Manuelle Therapie, Polarity-Therapie, Cranio-Sakral-Therapie und weitere Körpertherapien sprechen den Tiefensinn sehr stark an. Sie ermöglichen die Auflösung von Spannungen und Traumen im Körpergewebe verbunden mit der Sicherheit, sich an einem behüteten Ort zu befinden, an dem Loslassen und Entspannung möglich sind.
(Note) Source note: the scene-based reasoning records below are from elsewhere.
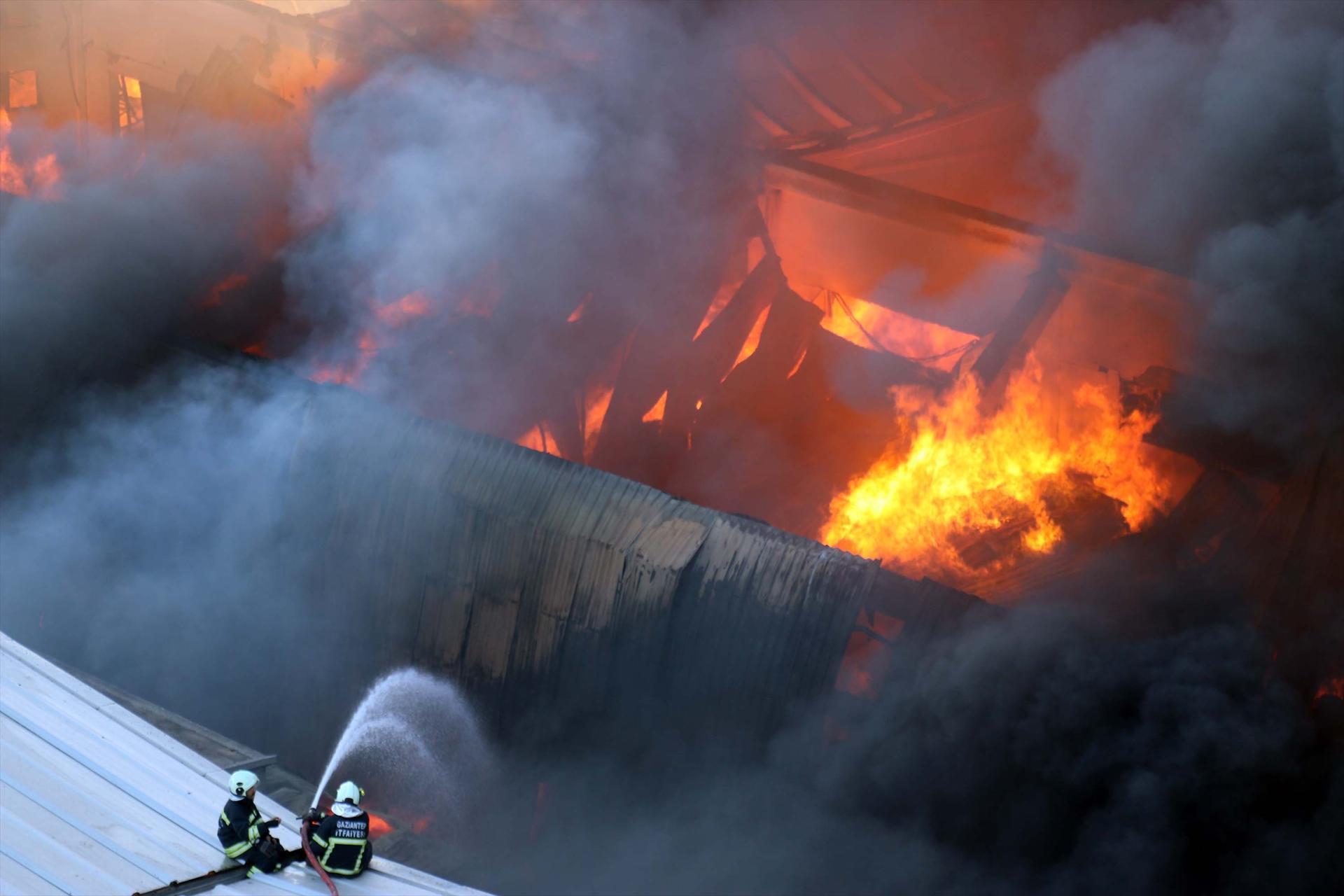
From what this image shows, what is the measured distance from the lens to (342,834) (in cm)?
375

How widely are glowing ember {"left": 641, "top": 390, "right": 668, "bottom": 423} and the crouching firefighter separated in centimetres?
385

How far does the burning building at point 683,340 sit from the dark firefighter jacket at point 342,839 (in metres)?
1.81

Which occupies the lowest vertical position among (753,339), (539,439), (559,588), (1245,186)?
(559,588)

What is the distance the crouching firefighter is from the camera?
3750 mm

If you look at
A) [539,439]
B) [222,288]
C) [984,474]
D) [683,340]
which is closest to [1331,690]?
[984,474]

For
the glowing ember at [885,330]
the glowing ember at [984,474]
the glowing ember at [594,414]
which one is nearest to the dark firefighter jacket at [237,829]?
the glowing ember at [984,474]

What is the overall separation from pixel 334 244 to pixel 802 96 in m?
3.93

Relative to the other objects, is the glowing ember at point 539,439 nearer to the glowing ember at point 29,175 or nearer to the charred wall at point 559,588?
the charred wall at point 559,588

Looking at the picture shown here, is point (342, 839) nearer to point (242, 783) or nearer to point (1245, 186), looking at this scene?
point (242, 783)

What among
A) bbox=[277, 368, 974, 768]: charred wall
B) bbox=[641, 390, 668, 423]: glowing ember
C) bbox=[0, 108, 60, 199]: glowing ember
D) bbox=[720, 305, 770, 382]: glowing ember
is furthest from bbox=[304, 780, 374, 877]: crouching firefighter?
bbox=[0, 108, 60, 199]: glowing ember

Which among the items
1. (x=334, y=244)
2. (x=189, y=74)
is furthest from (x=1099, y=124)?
(x=189, y=74)

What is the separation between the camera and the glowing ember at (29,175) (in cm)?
904

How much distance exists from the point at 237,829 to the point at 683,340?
184 inches

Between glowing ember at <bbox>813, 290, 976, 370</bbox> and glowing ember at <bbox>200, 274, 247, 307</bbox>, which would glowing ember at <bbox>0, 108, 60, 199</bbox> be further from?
glowing ember at <bbox>813, 290, 976, 370</bbox>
[1] Der Tiefensinn wurde zunächst in England als Muskelsinn erkannt. Erst später wurden die Propriozeptoren in Muskeln, Sehnen, Bändern, Gelenken und Knochen erkannt.
[2] Immanuel Kant beschäftigte sich mit dem Ding an sich und seiner Erscheinung. „Das Licht gibt sich nicht dem Auge zu erkennen, sondern wird erst im Zusammenwirken mit dem Gegenstand zur Erfahrung“ (gekürzt).
[3] Die RGB-Farben des der Zäpfchen sind hingegen Rot, Grün und Blau.
[4] Die vier früheren Geschmackszonen der Zunge sind überholt. Knospen für alle 5 Geschmäcker sind über die ganze Zunge verteilt.